Copy out the lines of the records below, and only those lines, from the one with "2.床位周转率与资源利用和经济效益密切相关。" through the one with "C:生物与环境处于平衡状态", exactly as they appear.

--- Listed entries Enclosed Below ---

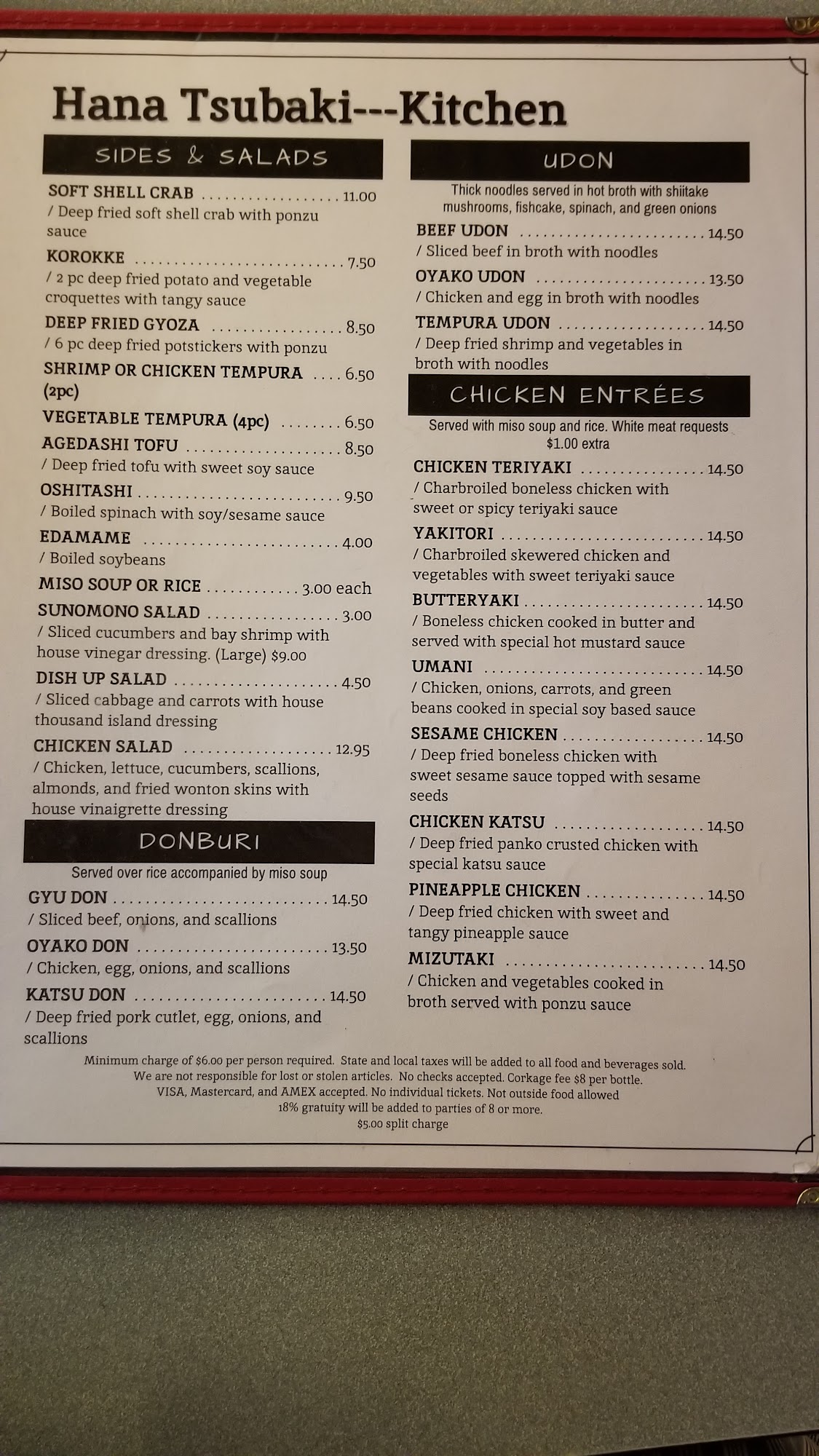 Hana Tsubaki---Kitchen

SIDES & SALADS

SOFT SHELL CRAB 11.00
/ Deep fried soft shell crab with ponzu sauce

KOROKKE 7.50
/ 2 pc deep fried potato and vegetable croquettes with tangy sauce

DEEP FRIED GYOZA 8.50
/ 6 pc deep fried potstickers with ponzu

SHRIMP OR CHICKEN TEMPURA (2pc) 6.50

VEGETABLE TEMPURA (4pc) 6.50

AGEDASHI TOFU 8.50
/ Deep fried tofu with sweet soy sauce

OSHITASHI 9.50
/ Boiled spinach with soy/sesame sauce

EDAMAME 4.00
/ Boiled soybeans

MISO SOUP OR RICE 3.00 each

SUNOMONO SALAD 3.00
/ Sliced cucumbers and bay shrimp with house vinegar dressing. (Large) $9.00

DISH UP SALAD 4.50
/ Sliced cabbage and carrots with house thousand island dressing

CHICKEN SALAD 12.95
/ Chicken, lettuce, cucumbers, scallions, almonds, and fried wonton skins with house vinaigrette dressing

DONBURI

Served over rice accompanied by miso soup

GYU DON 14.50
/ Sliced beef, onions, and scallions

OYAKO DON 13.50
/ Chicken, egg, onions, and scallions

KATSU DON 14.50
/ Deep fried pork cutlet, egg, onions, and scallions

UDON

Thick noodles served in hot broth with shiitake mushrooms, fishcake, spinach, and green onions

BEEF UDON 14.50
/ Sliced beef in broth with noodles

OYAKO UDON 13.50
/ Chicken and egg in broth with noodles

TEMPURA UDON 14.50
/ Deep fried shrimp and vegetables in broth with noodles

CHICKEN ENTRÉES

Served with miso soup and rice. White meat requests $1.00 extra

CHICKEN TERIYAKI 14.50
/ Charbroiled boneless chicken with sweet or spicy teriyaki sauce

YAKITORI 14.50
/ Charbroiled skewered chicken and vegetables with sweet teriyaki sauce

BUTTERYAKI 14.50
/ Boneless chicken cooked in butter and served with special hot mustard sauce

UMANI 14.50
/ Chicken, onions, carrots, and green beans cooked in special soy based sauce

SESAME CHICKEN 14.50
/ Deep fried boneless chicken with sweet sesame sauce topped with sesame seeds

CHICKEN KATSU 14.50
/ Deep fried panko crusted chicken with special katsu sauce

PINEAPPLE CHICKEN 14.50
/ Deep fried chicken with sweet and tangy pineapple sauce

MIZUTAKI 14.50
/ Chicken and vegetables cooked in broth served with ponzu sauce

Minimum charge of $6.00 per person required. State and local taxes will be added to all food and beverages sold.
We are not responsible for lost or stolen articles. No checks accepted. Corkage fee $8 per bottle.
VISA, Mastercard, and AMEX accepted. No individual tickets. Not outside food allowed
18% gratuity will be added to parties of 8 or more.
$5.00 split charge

--- End of Enclosed Listed entries ---
--- Listed entries Enclosed Below ---

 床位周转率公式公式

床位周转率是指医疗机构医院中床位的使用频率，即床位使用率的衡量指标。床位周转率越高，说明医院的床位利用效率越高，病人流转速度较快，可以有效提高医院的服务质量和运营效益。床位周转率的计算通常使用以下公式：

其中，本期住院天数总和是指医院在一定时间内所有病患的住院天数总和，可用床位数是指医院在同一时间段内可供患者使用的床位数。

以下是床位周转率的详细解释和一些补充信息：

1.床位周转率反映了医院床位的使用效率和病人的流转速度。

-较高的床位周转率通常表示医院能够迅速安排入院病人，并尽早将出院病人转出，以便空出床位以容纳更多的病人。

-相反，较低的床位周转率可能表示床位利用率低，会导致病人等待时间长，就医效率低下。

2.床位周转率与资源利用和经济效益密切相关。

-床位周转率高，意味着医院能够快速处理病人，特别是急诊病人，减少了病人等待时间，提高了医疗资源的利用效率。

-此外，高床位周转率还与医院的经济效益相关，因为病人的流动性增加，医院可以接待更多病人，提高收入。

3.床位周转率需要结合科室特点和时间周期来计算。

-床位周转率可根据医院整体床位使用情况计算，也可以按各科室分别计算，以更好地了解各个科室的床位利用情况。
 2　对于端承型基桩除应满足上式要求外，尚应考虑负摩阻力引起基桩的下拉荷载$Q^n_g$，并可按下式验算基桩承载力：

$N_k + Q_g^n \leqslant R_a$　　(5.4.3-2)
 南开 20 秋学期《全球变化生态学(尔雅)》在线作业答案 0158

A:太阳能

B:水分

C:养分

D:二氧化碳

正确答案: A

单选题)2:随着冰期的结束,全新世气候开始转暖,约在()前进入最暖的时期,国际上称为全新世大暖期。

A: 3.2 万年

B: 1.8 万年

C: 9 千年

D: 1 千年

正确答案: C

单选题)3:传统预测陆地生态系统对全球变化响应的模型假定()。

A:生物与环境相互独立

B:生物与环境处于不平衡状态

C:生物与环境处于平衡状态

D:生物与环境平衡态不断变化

--- End of Enclosed Listed entries ---
--- Listed entries Enclosed Below ---

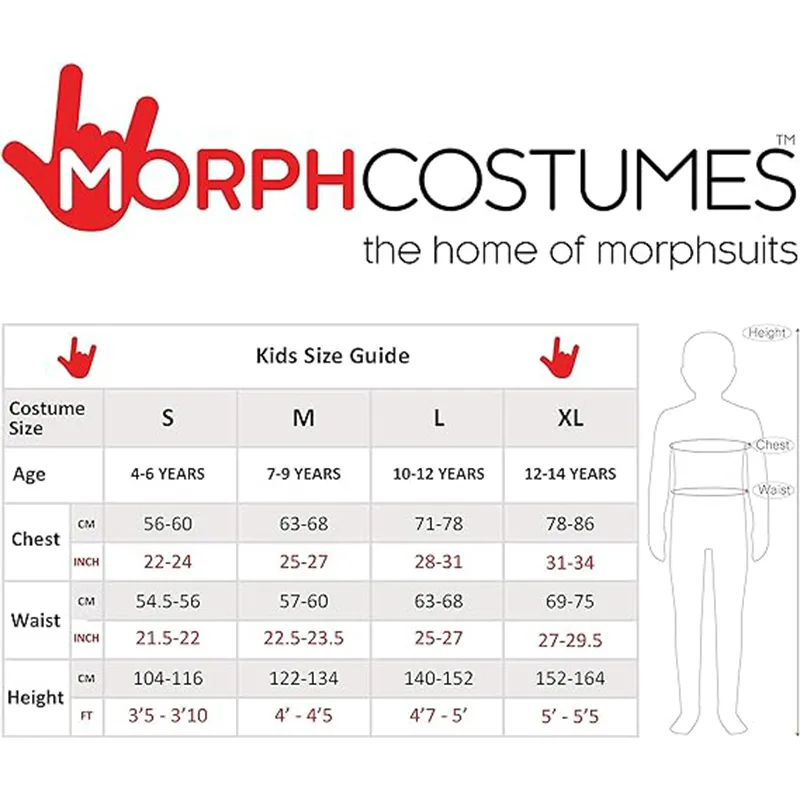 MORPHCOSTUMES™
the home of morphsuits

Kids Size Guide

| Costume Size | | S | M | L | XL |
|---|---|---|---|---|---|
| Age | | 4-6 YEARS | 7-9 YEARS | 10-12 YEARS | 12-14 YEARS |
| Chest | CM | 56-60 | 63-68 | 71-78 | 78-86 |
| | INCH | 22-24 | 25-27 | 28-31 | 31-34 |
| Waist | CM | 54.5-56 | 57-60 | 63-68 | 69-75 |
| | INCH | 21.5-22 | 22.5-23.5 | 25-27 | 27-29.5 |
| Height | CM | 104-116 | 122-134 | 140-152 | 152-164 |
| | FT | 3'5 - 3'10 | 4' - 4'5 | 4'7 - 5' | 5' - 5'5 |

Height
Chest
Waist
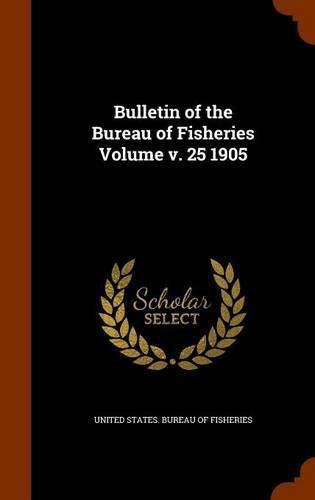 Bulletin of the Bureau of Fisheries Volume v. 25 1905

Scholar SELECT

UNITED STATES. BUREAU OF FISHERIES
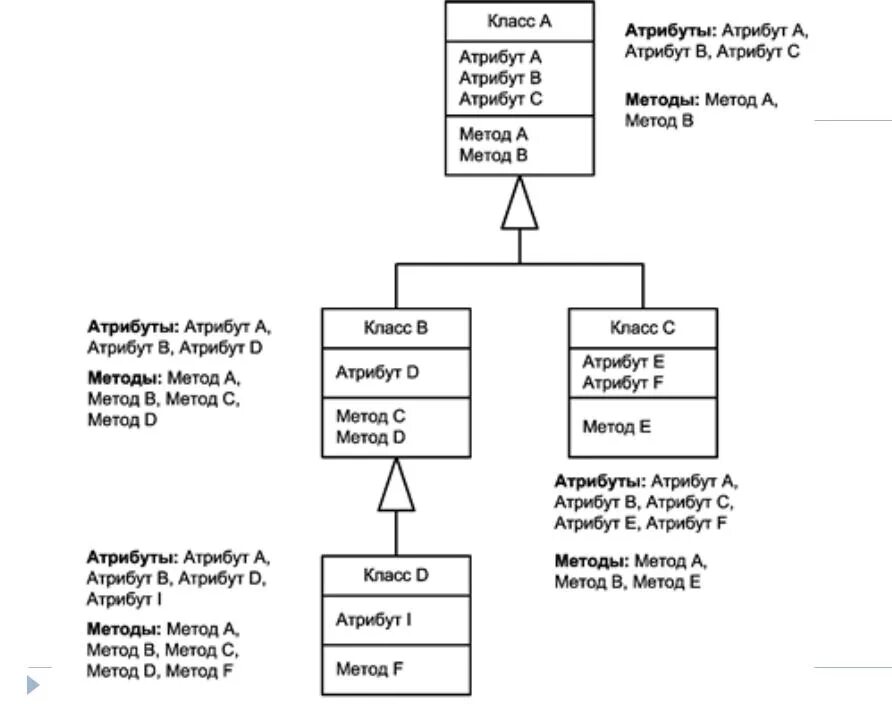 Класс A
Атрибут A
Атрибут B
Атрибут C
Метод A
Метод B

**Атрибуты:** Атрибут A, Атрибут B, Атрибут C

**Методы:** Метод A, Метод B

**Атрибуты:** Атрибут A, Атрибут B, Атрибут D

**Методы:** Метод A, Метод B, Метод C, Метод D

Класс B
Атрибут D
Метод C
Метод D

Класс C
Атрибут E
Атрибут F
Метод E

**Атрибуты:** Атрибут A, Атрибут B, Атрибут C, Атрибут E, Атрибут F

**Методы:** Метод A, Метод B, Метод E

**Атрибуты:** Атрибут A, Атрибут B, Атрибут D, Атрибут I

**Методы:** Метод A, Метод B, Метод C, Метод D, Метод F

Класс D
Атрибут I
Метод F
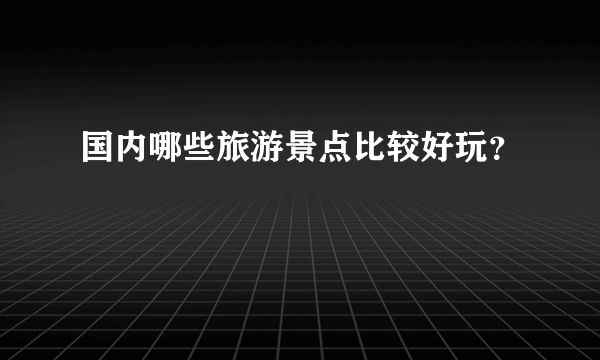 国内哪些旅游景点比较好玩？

--- End of Enclosed Listed entries ---

• **Task result**:
2.床位周转率与资源利用和经济效益密切相关。

-床位周转率高，意味着医院能够快速处理病人，特别是急诊病人，减少了病人等待时间，提高了医疗资源的利用效率。

-此外，高床位周转率还与医院的经济效益相关，因为病人的流动性增加，医院可以接待更多病人，提高收入。

3.床位周转率需要结合科室特点和时间周期来计算。

-床位周转率可根据医院整体床位使用情况计算，也可以按各科室分别计算，以更好地了解各个科室的床位利用情况。
 2　对于端承型基桩除应满足上式要求外，尚应考虑负摩阻力引起基桩的下拉荷载$Q^n_g$，并可按下式验算基桩承载力：

$N_k + Q_g^n \leqslant R_a$　　(5.4.3-2)
 南开 20 秋学期《全球变化生态学(尔雅)》在线作业答案 0158

A:太阳能

B:水分

C:养分

D:二氧化碳

正确答案: A

单选题)2:随着冰期的结束,全新世气候开始转暖,约在()前进入最暖的时期,国际上称为全新世大暖期。

A: 3.2 万年

B: 1.8 万年

C: 9 千年

D: 1 千年

正确答案: C

单选题)3:传统预测陆地生态系统对全球变化响应的模型假定()。

A:生物与环境相互独立

B:生物与环境处于不平衡状态

C:生物与环境处于平衡状态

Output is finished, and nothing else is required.